#### [Text provided]
BEGIN
Archive for October 2007

Learning Curves

  • Because I’ve been so busy with work in the recent weeks, my good intentions of learning some basic notions of Spanish have gone out the window for the most part. I say “for the most part” because I did occasionally look up a few words and read a few basic online lessons on conjugating the very important verb ser and memorizing possessive adjectives. However, in the last week or so, El Poema has taken on the role of drill-master; in fact, after tonight’s session, he has even given me some homework! He understands that the best approach for me is grammatical; there’s no use in throwing a lot of vocabulary my way if I don’t first grasp the mechanics of the language.

  • What’s more, the Queen of Sheba‘s daughter, Ms. R, who majored in Spanish at university, has offered to tutor me as well. She’s invited me over for dinner at her new abode on Friday night, although I doubt that occasion will double as my first tutoring session with her. But I’m looking forward to working on my Spanish with her, as she’s coming at it from the perspective of someone who, at one time, had to start from scratch. While I doubt I’ll be able to hold much of a conversation by Christmas, at least I’ll be able to grasp little bits here and there, and I’ll learn some more while I’m in Mexico. For as Ms. R said to me on the phone last night, Spanish speakers, particularly Latin Americans, are extremely generous towards those who express a genuine desire to learn the language — in terms of teaching as well as tolerating bad, bad grammar from someone who’s at least trying.
  • As I mentioned in an earlier post, some positive shifts are afoot at my day job, although I can’t be specific about them just yet. But I’m already having to learn new things there, too, and I’m loving it. There’s more and more variety and, yes, more and more responsibility, but that motivates me because [a] there’s never a dull moment and [b] just when things start getting routine, another new routine comes along and the job becomes new again. At least, that’s how a “glass half full” kind of guy like me tends to look at it.
  • Being in a relationship that is SO long-distance requires some learning, too. I’ve done the “long-distance thing” before, but not so far and not with someone who has inhabited my being as profoundly as El Poema. A lot of the learning revolves around acquiring flexibility so that we can think ahead generally but not get bogged down with details that are too time-specific. And that can be hard when the urgent desire to be physically together becomes overwhelming emotionally. Yet — perhaps paradoxically — we’ve individually come to realize that we each need a lot of personal space, so we’ve learned that not communicating for a few days in a row is not a statement on how we feel about each other. It’s just that the communication sometimes only reminds us too much of the distance, which on some days makes us sadder than on other days.
END
#### [Stored data]
BEGIN
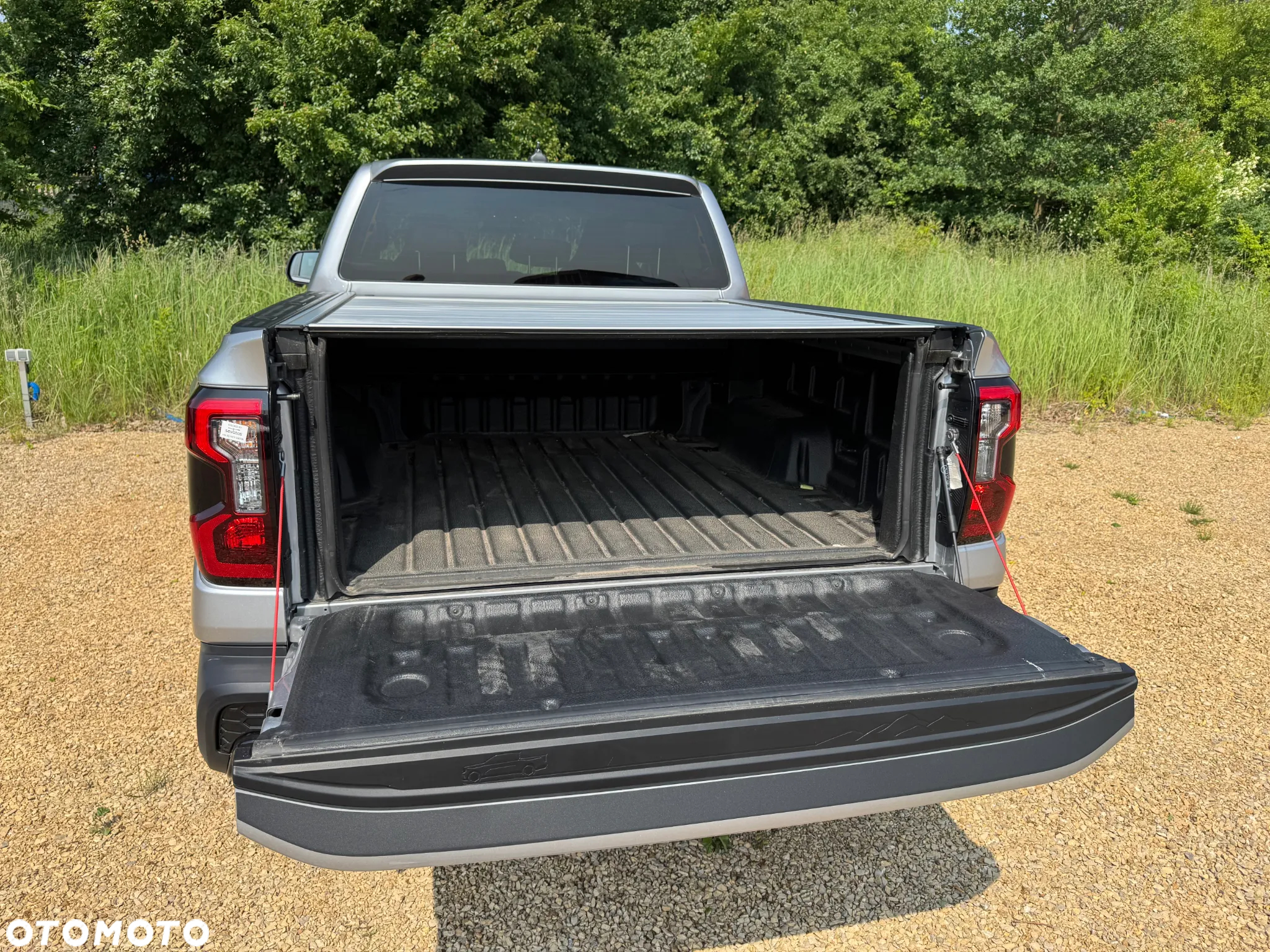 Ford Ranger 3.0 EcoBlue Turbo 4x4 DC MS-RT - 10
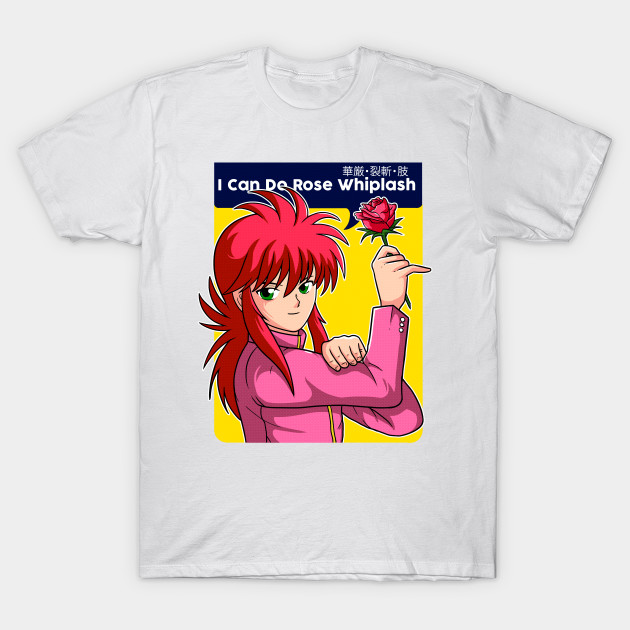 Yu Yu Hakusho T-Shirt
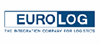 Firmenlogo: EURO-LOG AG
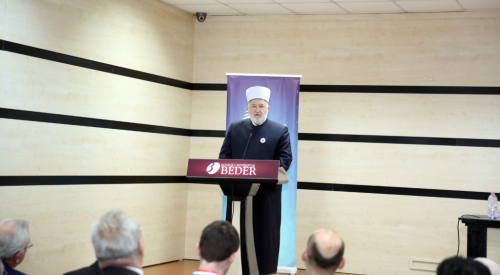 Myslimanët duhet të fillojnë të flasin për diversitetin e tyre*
END
#### [Action item A]
From the blog post about learning curves, return the passage starting with "Archive for October" and going on through "of the language.".
#### [Action item B]
Translate this sentence from the blog post about learning curves into French: "But I’m already having to learn new things there, too, and I’m loving it."
#### [Action item C]
Write what comes next in the blog post about learning curves, picking up after its final sentence.

#### [Expected output A]
Archive for October 2007

Learning Curves

  • Because I’ve been so busy with work in the recent weeks, my good intentions of learning some basic notions of Spanish have gone out the window for the most part. I say “for the most part” because I did occasionally look up a few words and read a few basic online lessons on conjugating the very important verb ser and memorizing possessive adjectives. However, in the last week or so, El Poema has taken on the role of drill-master; in fact, after tonight’s session, he has even given me some homework! He understands that the best approach for me is grammatical; there’s no use in throwing a lot of vocabulary my way if I don’t first grasp the mechanics of the language.

#### [Expected output B]
Mais je dois déjà apprendre de nouvelles choses là-bas aussi, et j’adore ça.

#### [Expected output C]
On Thursday, it will be exactly two years since the evening Ex Friend came to visit me with some KFC and who, upon hearing about my plight at the time, encouraged me to apply for what has turned out to be my day job. Two years, and almost nothing is as it was back then. So far, my 40s are turning into my blessed decade.

For indeed, two years ago, if a friend had asked me, “Are you happy?” I might have answered “Yes,” but with much hesitance and a whole bunch of qualifiers. But two years later, I wouldn’t flinch and answer with a resounding “Yes!” For even though everything is not perfect, life is pretty damn sweet right now, and my happiness is both visible and audible these days. So, each and every day in the last while, I thank destiny for the bounty it has graced upon me: a bounty of learning about so much, including myself; a bounty that not only inspires so many hopes and dreams, but that provides the means of achieving those hopes and dreams; a bounty that is so large that one would have to be an unspeakable ingrate not to be deeply grateful for having received it.

The Deal

Su chilis– Listen,” I tell El Poema while on Skype last night. “You better make sure you have plenty of really strong coffee when I get there. I can’t function without coffee in the morning.”
– What about some Nescafé?” he replied to get me going.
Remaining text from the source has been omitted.